▸ **Passage cité**
========================

Dossier : IMM-4693-07

Référence : 2008 CF 749

Toronto (Ontario), le 17 juin 2008

En présence de monsieur le juge Maurice E. Lagacé

 

 

ENTRE :

YUSUF KARAOGLAN

            demandeur

 

et

 

LE MINISTRE DE LA CITOYENNETÉ ET DE L’IMMIGRATION

 

défendeur

 

 

MOTIFS DU JUGEMENT ET JUGEMENT

 

[1]               Le demandeur, un citoyen turc, craint d’être persécuté par les nationalistes turcs et la police et les forces de sécurité de Turquie en raison de son origine ethnique kurde, de ses opinions politiques et de ses activités au sein de deux partis politiques pro-kurdes en Turquie. La Section de la protection des réfugiés (la Commission) a refusé l’asile au demandeur après avoir conclu que n’était pas crédible son récit de persécution. Le demandeur sollicite, en application du paragraphe 72(1) de la Loi sur l’immigration et la protection des réfugiés, L.C. 2001, ch. 27 (la Loi), le contrôle judiciaire de cette décision et demande que l’affaire soit renvoyée à un tribunal différemment constitué pour qu’il rende une nouvelle décision.

 

I. Faits

 

[2]               En 1999, le demandeur a quitté la ville kurde d’Agri pour du travail dans le cadre d’un projet de construction dans la ville de Balikesir, dans l’Ouest de la Turquie. Il soutient y avoir été harcelé par des policiers et des nationalistes turcs et avoir même été brièvement détenu, par suite de quoi il est retourné vivre à Agri.

========================

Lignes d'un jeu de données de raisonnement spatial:
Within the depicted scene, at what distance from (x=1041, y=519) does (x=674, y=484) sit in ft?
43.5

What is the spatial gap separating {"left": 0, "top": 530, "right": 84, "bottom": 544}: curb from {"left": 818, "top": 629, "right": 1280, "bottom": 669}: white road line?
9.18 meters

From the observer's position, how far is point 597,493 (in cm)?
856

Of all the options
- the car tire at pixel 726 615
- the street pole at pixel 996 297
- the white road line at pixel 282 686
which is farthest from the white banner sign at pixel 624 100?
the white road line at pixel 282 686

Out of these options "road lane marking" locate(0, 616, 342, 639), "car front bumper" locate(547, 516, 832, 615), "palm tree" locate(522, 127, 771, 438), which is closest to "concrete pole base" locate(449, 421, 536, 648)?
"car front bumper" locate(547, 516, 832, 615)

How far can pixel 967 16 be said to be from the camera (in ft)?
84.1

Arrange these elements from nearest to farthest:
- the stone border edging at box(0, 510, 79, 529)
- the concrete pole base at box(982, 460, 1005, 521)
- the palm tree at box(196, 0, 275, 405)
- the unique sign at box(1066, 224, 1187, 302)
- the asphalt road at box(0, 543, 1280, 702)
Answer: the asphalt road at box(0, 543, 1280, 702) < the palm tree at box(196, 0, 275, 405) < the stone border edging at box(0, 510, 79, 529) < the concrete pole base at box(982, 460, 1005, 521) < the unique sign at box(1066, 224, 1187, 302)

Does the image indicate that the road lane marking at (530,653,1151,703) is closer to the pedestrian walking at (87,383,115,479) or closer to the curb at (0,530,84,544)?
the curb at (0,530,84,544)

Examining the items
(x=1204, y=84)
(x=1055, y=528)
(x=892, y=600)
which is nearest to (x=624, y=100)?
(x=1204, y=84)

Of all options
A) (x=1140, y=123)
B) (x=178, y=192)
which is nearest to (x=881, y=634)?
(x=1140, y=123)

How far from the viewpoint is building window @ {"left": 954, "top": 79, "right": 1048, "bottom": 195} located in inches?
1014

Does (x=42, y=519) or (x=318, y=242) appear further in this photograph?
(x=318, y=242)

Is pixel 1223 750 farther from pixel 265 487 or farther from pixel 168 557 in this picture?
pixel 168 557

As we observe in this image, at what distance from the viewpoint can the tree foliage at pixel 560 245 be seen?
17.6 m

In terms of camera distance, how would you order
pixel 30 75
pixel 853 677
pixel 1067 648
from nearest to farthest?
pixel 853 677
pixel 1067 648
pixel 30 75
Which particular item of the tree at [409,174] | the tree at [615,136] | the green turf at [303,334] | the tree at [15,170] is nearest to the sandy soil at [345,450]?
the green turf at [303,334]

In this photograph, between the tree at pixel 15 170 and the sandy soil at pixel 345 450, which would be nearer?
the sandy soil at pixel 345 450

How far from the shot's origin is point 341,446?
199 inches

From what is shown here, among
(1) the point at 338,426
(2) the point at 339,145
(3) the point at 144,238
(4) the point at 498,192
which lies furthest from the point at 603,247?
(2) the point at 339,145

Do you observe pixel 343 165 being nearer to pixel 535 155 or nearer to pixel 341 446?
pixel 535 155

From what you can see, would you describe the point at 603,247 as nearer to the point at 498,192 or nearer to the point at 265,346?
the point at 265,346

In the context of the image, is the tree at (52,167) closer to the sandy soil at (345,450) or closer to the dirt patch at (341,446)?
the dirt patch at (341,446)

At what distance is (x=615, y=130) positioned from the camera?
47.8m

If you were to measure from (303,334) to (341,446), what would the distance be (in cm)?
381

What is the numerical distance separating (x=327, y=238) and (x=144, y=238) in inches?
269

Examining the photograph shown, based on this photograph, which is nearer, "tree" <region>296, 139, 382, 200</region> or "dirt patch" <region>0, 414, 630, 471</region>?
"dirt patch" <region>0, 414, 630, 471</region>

========================

▸ **Tâches à réaliser**
**A.** Pouvez-vous mettre dans une liste JSON de chaînes, une chaîne par ligne et sans les lignes vides, le passage des lignes de données qui va de la ligne contenant « From what you » jusqu'à la fin de ces lignes de données, les deux bornes comprises ?
**B.** Pouvez-vous poursuivre le jugement sur la demande de contrôle judiciaire de Yusuf Karaoglan à la suite de sa dernière phrase ?

▸ **Résultats des tâches**
**A.**
[
  "From what you can see, would you describe the point at 603,247 as nearer to the point at 498,192 or nearer to the point at 265,346?",
  "the point at 265,346",
  "In the context of the image, is the tree at (52,167) closer to the sandy soil at (345,450) or closer to the dirt patch at (341,446)?",
  "the dirt patch at (341,446)",
  "At what distance is (x=615, y=130) positioned from the camera?",
  "47.8m",
  "If you were to measure from (303,334) to (341,446), what would the distance be (in cm)?",
  "381",
  "What is the numerical distance separating (x=327, y=238) and (x=144, y=238) in inches?",
  "269",
  "Examining the photograph shown, based on this photograph, which is nearer, \"tree\" <region>296, 139, 382, 200</region> or \"dirt patch\" <region>0, 414, 630, 471</region>?",
  "\"dirt patch\" <region>0, 414, 630, 471</region>"
]

**B.**
 

[3]               En mars 1999, le demandeur a participé aux célébrations du Newroz, ou Nouvel An kurde. Il soutient avoir été l’un des manifestants pacifiques alors arrêtés au hasard, puis, pendant deux jours, avoir été détenu, interrogé au sujet du Parti des travailleurs du Kurdistan (PKK) et battu.

 

[4]               En novembre 1999, le demandeur a été appelé pour son service militaire. Il soutient avoir été battu à plusieurs reprises et avoir de manière générale subi des mauvais traitements aux mains d’officiers et de soldats turcs. Après avoir été libéré de l’armée, le demandeur est retourné vivre à  Agri, puis il est allé occuper un autre emploi à Balikesir.

 

[5]               À Balikesir, le demandeur allait souvent aux bureaux de l’HADEP, un parti politique pro‑kurde considéré être par les forces de sécurité turques l’aile politique du PKK. On se rendait aux bureaux de l’HADEP pour rencontrer d’autres Kurdes; les Kurdes de la région s’y rendaient aussi pour obtenir de l’aide relativement à divers problèmes. Le demandeur a participé à plusieurs manifestations de l’HADEP, lui a apporté de modestes contributions financières et a appuyé le parti pendant les élections nationales de 1999 et 2002. Le demandeur a également appuyé le DEHAP, le parti qui a succédé à l’HADEP lorsque le tribunal constitutionnel turc a prononcé son interdiction le 13 mars 2003.

 

[6]               En juin 2005, le demandeur a été conduit à un poste de police et interrogé quant à savoir où allaient ses sympathies politiques et quels étaient ses liens avec le PKK. Le demandeur soutient avoir été battu parce qu’il avait peu de renseignements à donner et que la police a cru à tort que c’était délibérément qu’il se montrait peu coopératif. Il prétend également que la police l’a averti de se tenir loin des bureaux du DEHAP.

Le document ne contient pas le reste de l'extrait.